Clients often obsess over what strategy to pursue and why it matters but as advisers, we must help them tackle the hardest part: how to get it done. Research from late 2025 and early 2026 overwhelmingly shows that even the strongest strategies mean little without effective execution.
Below are six recent, high‑impact insights from authoritative sources that reinforce this point and underscore why disciplined execution (the “how”) is the decisive factor in our clients’ success.
These findings make one thing clear: strategy execution determines whether a business (family‑owned or otherwise) actually achieves its vision. It’s no longer enough to craft a compelling plan on paper. What matters is having a concrete, actionable playbook, aligning people and resources, and adapting as conditions change.
For our family business clients, this means going beyond “What’s your strategy?” and “Why this direction?” to also ask: “How will you actually execute this?” By focusing on the “how,” we help clients bridge the gap between ambition and outcomes. A gap where many businesses stumble.
“Most companies don’t fail because they lack a strategy; they fail because they can’t execute the one they already have.”
— Cascade, State of Strategy Report 2025
“More than 70% of strategies fail to deliver their intended results… The issue isn’t usually the strategy itself. It’s what happens — or more often doesn’t happen — after strategy design ends.”
— Harvard Business Review / Forbes (citing McKinsey research), May 2025
“According to research from the Balanced Scorecard, a staggering 90% of organisations fail to execute their strategies effectively.”
— Balanced Scorecard Institute, Nov 2025
“60% of directors rank oversight of strategy execution as the top area for improvement in 2026 — far above their focus on strategy development.”
— NACD 2026 Board Survey, Jan 2026
Each of these insights highlights the same reality: successful companies win on execution, not planning alone.
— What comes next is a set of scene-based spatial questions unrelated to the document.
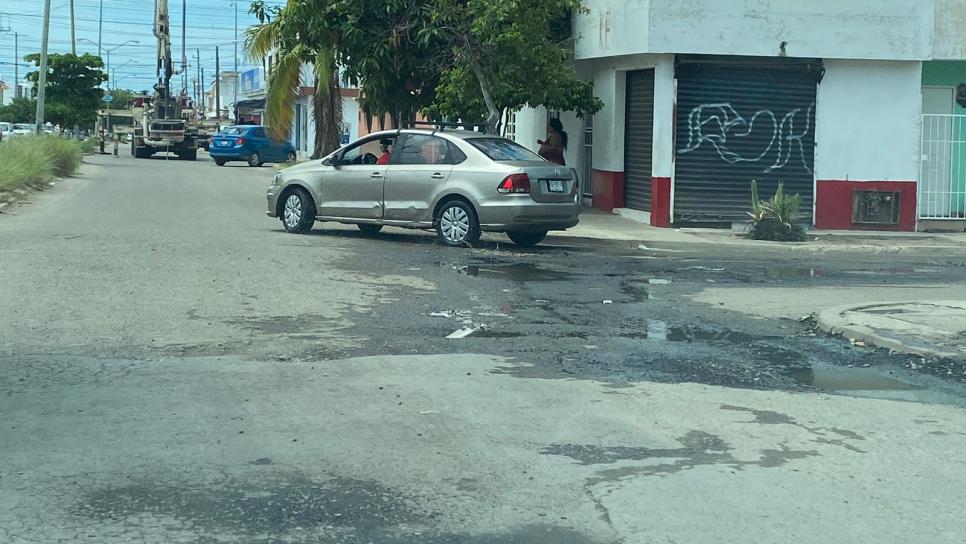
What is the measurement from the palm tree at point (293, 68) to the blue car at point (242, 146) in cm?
1095

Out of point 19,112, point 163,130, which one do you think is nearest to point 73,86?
point 163,130

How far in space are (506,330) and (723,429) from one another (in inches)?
139

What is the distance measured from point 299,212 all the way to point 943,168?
38.1ft

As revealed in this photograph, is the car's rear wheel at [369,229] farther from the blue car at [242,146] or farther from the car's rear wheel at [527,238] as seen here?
the blue car at [242,146]

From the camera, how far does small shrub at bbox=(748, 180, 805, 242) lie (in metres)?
20.2

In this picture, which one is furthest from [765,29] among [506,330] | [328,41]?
[506,330]

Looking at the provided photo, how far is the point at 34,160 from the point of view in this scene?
1172 inches

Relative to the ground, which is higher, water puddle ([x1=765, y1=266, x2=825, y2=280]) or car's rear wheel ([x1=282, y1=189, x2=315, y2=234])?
car's rear wheel ([x1=282, y1=189, x2=315, y2=234])

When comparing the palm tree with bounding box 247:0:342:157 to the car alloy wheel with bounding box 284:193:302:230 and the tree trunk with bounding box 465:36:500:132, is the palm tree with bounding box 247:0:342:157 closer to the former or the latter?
the tree trunk with bounding box 465:36:500:132

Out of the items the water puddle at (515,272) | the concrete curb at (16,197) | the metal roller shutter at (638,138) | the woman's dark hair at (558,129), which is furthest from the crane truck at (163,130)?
the water puddle at (515,272)

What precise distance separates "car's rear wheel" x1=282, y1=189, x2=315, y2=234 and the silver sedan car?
0.05ft

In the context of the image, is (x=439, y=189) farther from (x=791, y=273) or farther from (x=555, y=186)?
(x=791, y=273)

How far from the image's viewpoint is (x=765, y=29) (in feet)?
70.4

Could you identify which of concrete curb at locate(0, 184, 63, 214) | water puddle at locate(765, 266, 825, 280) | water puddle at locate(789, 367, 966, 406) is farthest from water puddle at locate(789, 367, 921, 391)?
concrete curb at locate(0, 184, 63, 214)
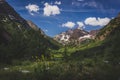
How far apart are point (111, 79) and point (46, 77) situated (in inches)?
176

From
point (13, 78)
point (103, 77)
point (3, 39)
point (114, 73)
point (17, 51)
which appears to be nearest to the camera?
point (13, 78)

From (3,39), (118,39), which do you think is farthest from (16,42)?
(118,39)

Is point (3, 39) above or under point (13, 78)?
above

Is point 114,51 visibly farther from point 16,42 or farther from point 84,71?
point 16,42

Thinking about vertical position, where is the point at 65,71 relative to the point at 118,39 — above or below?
below

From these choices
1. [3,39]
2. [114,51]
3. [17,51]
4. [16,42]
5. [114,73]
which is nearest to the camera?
[114,73]

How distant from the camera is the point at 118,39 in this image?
43531 mm

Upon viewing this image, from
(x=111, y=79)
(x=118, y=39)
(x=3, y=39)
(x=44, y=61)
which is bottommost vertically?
(x=111, y=79)

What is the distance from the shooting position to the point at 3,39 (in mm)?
96375

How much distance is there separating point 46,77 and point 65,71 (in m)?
2.37

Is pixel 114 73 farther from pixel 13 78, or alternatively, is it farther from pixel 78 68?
pixel 13 78

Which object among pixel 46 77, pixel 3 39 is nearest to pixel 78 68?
pixel 46 77

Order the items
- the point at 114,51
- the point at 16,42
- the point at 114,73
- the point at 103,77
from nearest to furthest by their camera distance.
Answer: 1. the point at 103,77
2. the point at 114,73
3. the point at 114,51
4. the point at 16,42

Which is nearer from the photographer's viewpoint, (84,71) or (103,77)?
(103,77)
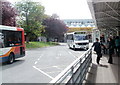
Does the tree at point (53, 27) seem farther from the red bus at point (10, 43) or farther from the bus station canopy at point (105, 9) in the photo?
the red bus at point (10, 43)

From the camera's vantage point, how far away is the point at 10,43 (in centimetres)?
1229

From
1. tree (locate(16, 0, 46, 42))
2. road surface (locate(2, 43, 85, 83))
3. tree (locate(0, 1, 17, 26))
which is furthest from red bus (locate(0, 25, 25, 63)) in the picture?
tree (locate(16, 0, 46, 42))

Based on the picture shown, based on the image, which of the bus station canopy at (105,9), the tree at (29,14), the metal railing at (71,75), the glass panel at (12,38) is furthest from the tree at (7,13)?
the metal railing at (71,75)

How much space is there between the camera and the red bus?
1143 centimetres

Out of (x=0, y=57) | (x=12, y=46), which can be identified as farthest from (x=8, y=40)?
(x=0, y=57)

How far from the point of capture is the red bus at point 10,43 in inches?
450

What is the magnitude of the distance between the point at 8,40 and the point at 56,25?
37042 millimetres

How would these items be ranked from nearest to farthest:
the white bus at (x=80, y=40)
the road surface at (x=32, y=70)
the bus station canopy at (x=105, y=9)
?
the road surface at (x=32, y=70) → the bus station canopy at (x=105, y=9) → the white bus at (x=80, y=40)

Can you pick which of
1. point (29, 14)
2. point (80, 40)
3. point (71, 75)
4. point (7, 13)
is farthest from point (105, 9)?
point (29, 14)

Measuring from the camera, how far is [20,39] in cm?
1379

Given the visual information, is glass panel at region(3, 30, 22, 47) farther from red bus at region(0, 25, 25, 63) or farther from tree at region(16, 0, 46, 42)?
tree at region(16, 0, 46, 42)

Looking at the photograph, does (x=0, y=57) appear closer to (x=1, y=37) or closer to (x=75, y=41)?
(x=1, y=37)

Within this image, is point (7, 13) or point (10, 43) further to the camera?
point (7, 13)

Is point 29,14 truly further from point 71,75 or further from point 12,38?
point 71,75
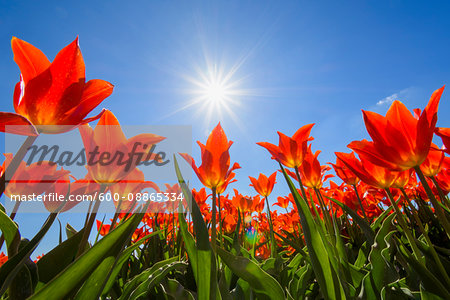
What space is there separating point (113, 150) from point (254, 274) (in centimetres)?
54

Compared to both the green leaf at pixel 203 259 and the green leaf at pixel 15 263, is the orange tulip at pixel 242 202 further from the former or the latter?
the green leaf at pixel 15 263

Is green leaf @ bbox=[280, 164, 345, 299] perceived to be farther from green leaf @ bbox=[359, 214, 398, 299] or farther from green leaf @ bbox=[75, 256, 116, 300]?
green leaf @ bbox=[75, 256, 116, 300]

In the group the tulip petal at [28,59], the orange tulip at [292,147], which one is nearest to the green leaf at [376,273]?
the orange tulip at [292,147]

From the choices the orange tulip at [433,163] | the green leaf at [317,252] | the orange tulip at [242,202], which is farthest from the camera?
→ the orange tulip at [242,202]

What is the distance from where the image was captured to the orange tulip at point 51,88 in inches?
22.5

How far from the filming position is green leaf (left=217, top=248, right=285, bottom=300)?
745 mm

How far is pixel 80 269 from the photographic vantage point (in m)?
0.48

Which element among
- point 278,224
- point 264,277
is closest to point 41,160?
point 264,277

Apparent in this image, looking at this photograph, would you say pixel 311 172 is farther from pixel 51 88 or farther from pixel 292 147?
pixel 51 88

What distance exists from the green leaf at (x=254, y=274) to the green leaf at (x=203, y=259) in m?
0.08

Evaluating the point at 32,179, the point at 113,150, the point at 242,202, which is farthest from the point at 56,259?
the point at 242,202

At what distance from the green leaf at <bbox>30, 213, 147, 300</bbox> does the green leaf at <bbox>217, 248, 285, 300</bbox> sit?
0.33 metres

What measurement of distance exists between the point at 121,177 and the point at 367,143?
2.76ft

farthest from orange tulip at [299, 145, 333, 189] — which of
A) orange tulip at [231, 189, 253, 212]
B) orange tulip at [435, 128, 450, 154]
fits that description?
orange tulip at [231, 189, 253, 212]
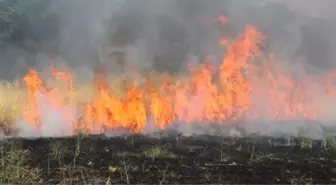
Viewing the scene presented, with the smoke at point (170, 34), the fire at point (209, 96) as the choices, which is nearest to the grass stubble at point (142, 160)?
the fire at point (209, 96)

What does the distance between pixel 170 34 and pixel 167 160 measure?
983 cm

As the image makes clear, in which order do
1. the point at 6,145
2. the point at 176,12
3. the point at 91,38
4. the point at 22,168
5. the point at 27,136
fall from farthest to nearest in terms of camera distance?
the point at 176,12, the point at 91,38, the point at 27,136, the point at 6,145, the point at 22,168

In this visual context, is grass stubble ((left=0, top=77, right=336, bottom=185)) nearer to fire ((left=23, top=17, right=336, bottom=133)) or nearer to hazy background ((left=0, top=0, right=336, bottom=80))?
fire ((left=23, top=17, right=336, bottom=133))

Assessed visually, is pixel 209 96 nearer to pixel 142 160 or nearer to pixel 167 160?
pixel 167 160

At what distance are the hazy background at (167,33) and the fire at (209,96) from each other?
114 centimetres

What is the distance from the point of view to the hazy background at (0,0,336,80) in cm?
1891

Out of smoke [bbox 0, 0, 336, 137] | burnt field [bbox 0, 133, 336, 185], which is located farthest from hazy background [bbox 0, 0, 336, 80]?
burnt field [bbox 0, 133, 336, 185]

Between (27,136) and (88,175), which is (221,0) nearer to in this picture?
(27,136)

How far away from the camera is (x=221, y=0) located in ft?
69.4

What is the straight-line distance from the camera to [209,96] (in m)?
16.4

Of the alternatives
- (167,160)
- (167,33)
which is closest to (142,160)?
(167,160)

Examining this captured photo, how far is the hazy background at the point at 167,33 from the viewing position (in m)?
18.9

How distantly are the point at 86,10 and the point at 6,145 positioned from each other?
10.0m

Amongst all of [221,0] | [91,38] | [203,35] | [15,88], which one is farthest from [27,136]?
[221,0]
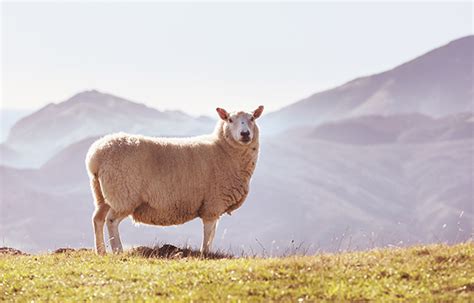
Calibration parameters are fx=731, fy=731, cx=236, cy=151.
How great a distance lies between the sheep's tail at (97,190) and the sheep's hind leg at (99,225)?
0.22 m

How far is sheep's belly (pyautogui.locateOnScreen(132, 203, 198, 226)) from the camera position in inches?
874

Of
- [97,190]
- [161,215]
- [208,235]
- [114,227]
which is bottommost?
[208,235]

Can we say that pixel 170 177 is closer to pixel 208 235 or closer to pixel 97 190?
pixel 208 235

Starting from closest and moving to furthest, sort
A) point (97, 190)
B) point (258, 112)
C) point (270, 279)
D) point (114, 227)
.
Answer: point (270, 279)
point (114, 227)
point (97, 190)
point (258, 112)

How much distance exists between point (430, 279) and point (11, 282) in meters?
9.18

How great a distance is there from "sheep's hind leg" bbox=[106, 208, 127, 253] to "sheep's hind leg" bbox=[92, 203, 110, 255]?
1.06ft

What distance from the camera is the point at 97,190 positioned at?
22.6m

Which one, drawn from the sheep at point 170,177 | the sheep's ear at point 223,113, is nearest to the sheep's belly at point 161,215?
the sheep at point 170,177

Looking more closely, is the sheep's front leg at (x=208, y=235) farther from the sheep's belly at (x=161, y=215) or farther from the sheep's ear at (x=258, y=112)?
the sheep's ear at (x=258, y=112)

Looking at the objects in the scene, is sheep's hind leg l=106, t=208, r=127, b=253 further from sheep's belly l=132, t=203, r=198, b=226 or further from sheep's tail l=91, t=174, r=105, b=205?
sheep's tail l=91, t=174, r=105, b=205

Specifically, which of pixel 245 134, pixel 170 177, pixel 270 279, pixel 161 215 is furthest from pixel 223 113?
pixel 270 279

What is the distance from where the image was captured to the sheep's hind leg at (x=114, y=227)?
21.6 meters

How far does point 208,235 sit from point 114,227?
2825 millimetres

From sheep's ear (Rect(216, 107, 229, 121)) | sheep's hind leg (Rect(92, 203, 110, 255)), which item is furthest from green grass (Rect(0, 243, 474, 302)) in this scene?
sheep's ear (Rect(216, 107, 229, 121))
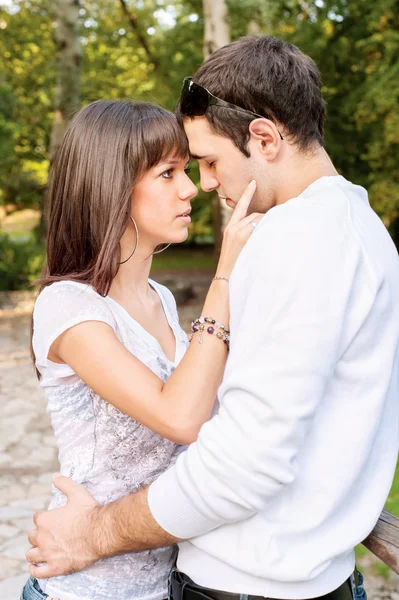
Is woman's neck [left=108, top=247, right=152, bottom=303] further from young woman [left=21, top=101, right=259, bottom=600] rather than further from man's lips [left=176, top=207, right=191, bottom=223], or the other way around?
man's lips [left=176, top=207, right=191, bottom=223]

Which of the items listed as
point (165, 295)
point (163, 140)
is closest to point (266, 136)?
point (163, 140)

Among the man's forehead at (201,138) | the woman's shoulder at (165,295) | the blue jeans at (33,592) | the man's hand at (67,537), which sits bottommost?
the blue jeans at (33,592)

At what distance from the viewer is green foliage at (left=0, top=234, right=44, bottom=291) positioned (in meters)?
15.3

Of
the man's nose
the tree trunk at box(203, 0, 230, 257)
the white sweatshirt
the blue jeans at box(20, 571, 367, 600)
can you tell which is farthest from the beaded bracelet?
the tree trunk at box(203, 0, 230, 257)

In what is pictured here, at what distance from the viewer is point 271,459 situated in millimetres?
1378

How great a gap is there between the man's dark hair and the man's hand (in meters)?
0.97

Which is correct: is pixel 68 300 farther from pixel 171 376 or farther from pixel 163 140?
pixel 163 140

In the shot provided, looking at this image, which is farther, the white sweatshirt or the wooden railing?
the wooden railing

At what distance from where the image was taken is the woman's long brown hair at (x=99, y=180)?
2.01 meters

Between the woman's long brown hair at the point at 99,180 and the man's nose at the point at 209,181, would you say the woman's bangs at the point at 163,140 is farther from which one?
the man's nose at the point at 209,181

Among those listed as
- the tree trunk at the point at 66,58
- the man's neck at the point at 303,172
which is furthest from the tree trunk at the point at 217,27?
the man's neck at the point at 303,172

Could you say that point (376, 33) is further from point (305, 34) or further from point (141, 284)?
point (141, 284)

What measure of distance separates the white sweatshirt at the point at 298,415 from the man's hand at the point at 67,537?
1.05 ft

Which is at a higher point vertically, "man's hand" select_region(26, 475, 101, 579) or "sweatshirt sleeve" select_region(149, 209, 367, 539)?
"sweatshirt sleeve" select_region(149, 209, 367, 539)
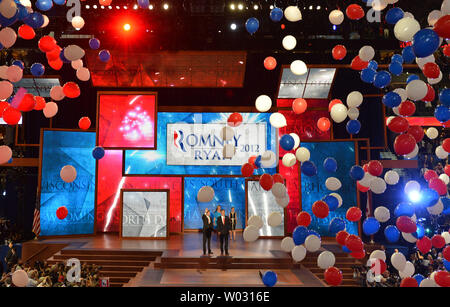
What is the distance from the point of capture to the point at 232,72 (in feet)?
41.3

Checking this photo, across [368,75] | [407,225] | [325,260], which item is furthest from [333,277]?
[368,75]

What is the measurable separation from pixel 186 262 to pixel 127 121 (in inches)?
209

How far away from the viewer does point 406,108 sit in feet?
20.6

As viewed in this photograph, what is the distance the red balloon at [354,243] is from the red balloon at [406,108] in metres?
2.25

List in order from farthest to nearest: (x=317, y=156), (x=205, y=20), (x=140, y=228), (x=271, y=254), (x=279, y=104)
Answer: (x=279, y=104) → (x=317, y=156) → (x=140, y=228) → (x=205, y=20) → (x=271, y=254)

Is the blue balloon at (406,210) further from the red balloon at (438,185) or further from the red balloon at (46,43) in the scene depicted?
the red balloon at (46,43)

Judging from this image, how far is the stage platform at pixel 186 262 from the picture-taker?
7.70 meters

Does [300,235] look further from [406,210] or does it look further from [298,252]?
[406,210]

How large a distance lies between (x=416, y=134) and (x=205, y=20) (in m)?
6.70

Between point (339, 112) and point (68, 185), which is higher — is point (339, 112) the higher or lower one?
the higher one

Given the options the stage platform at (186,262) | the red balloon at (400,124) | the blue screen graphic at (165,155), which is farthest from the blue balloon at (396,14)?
the blue screen graphic at (165,155)

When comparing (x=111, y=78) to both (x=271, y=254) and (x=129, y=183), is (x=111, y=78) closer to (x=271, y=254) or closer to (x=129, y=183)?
(x=129, y=183)

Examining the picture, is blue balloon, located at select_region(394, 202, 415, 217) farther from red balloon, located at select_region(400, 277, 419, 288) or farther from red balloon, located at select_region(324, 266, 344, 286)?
red balloon, located at select_region(324, 266, 344, 286)

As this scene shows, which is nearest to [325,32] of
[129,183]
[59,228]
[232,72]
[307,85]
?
[307,85]
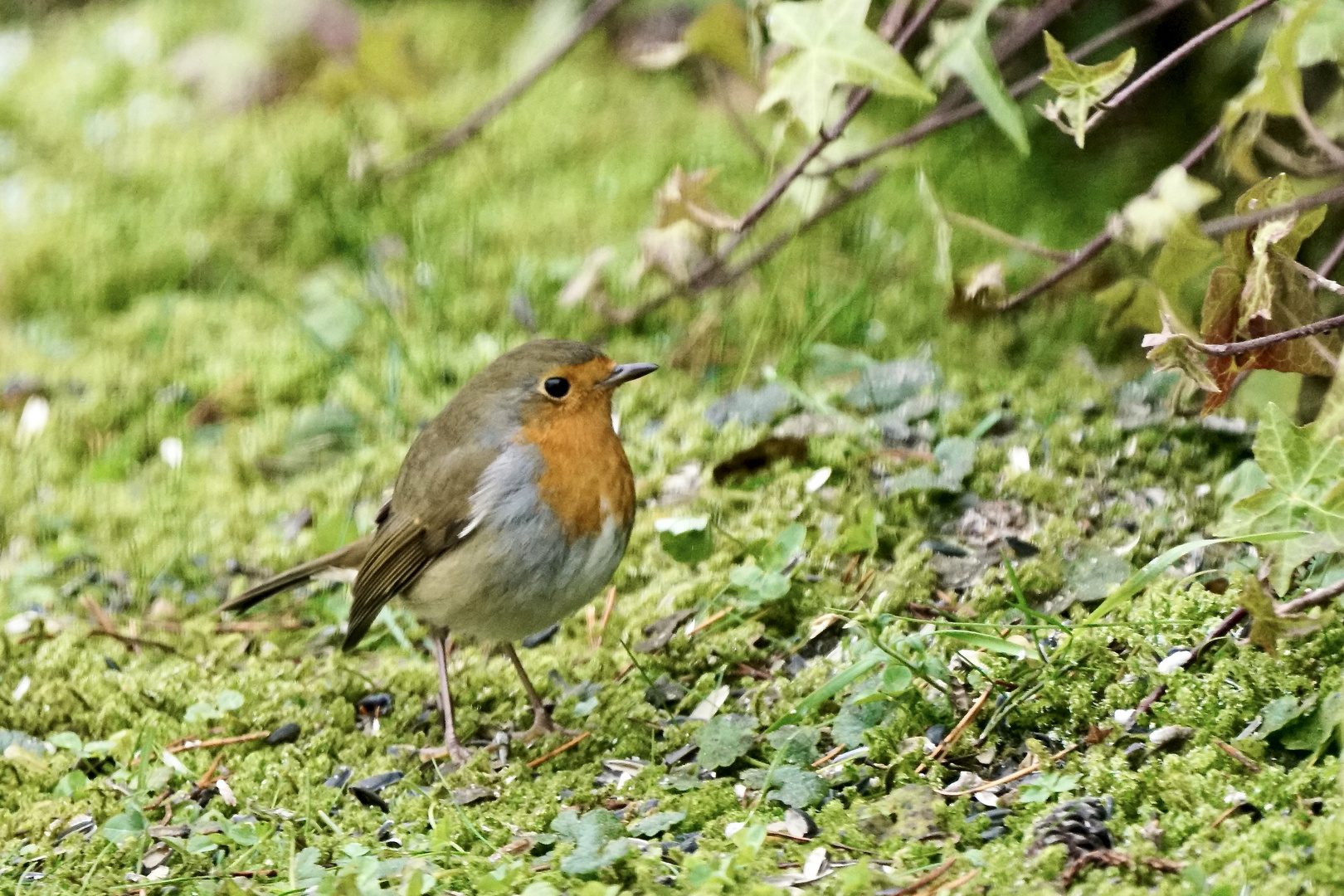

Poor execution remains one of the most widespread reasons strategies fail, even when those strategies are sound.
To help clients shift into a practical, execution‑minded conversation, consider asking open‑ended questions like these:
What are the first key steps?
Who is accountable for each?
What resources and timelines are in place to turn this plan into reality?
What obstacles might arise (skills gaps, cultural resistance, process issues) and what plans exist to overcome them?
What metrics will be used to measure execution success?
How will management ensure accountability and adjust as the strategy unfolds?
By consistently probing how clients intend to implement their plans and by guiding them through these execution challenges we position Active Directions as true partners in driving action and delivering tangible results for family businesses. This ensures our clients’ big visions don’t stay on the whiteboard, but translate into real‑world success.